De AIVD en MIVD zetten onderzoeksopdrachtgerichte interceptie (hierna: OOG-interceptie)
op de kabel niet in op het aftappen van wijken of regio's in Nederland. Dit middel
richt zich bij inzet dus nadrukkelijk niet op het intercepteren van Nederlands verkeer
op wijk, regionaal of landelijk niveau.
De noodzaak van OOG-interceptie op de kabel ligt met name in het onderkennen van gekende
en ongekende dreigingen in internationale verkeersstromen.
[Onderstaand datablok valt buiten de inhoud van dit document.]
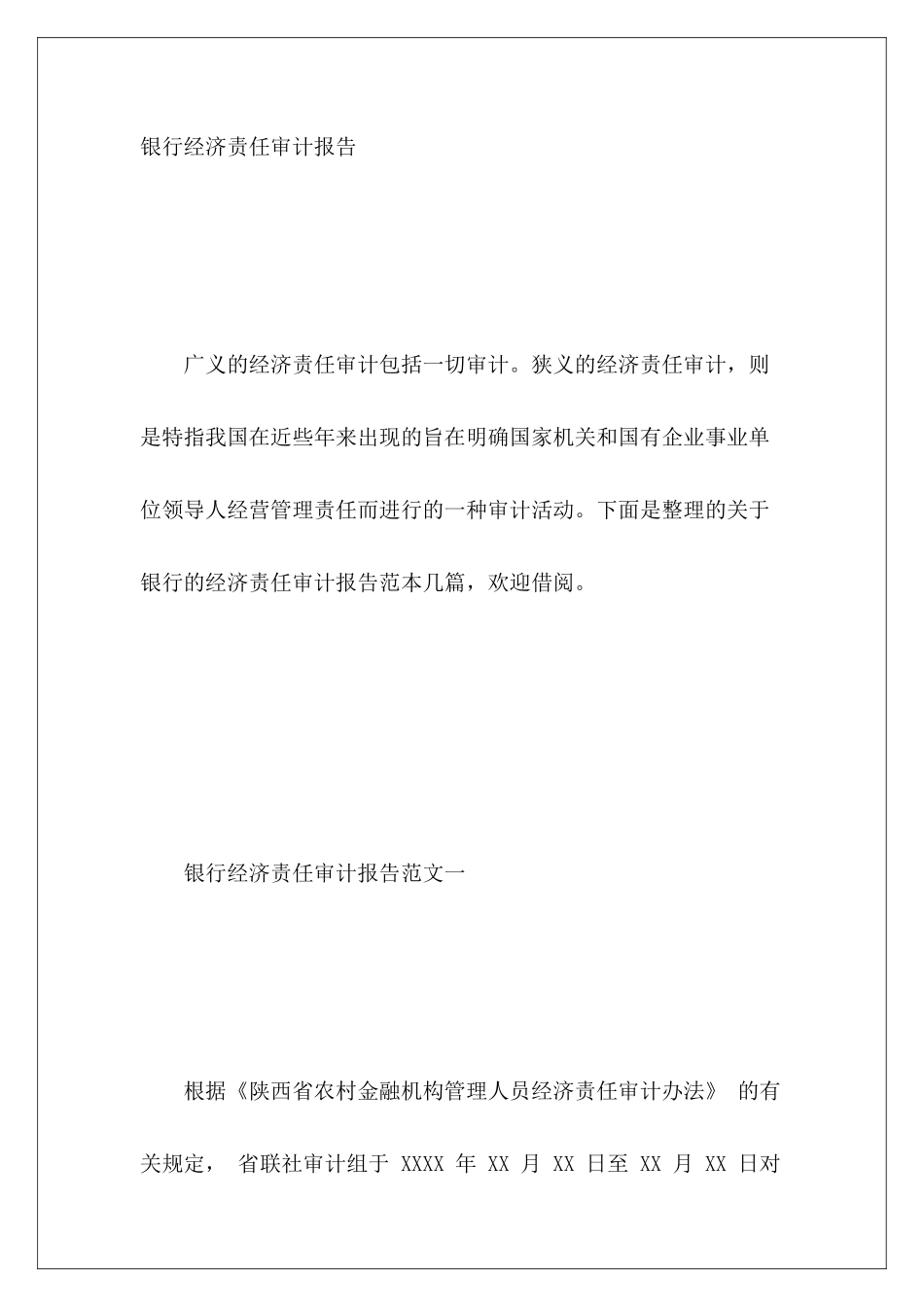 银行经济责任审计报告

广义的经济责任审计包括一切审计。狭义的经济责任审计，则是特指我国在近些年来出现的旨在明确国家机关和国有企业事业单位领导人经营管理责任而进行的一种审计活动。下面是整理的关于银行的经济责任审计报告范本几篇，欢迎借阅。

银行经济责任审计报告范文一

根据《陕西省农村金融机构管理人员经济责任审计办法》 的有关规定， 省联社审计组于 XXXX 年 XX 月 XX 日至 XX 月 XX 日对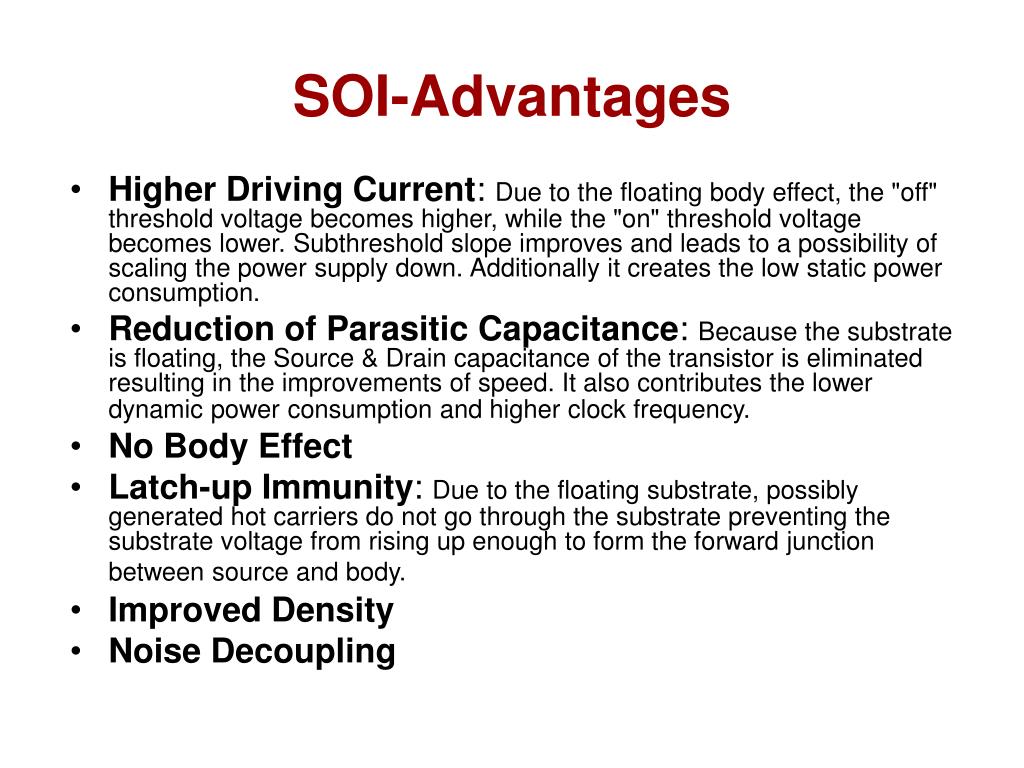 SOI-Advantages

• Higher Driving Current: Due to the floating body effect, the "off" threshold voltage becomes higher, while the "on" threshold voltage becomes lower. Subthreshold slope improves and leads to a possibility of scaling the power supply down. Additionally it creates the low static power consumption.
• Reduction of Parasitic Capacitance: Because the substrate is floating, the Source & Drain capacitance of the transistor is eliminated resulting in the improvements of speed. It also contributes the lower dynamic power consumption and higher clock frequency.
• No Body Effect
• Latch-up Immunity: Due to the floating substrate, possibly generated hot carriers do not go through the substrate preventing the substrate voltage from rising up enough to form the forward junction between source and body.
• Improved Density
• Noise Decoupling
Juist het feit dat het
gaat om het blootleggen van (cyber)dreigingen waar nog geen zicht op is, en het feit
dat bijvoorbeeld landen met een offensief cyberprogramma zich heimelijk over het internet
begeven, maakt dat de diensten hun onderzoeken ook op die plek moeten kunnen uitvoeren
waar zicht is op die dreigingen.
Vraag 3
Is het waar dat de inlichtingendiensten de bevoegdheid tot kabelinterceptie willen
gebruiken om gegevens op niveau van een hele wijk of nog groter te kunnen onderscheppen?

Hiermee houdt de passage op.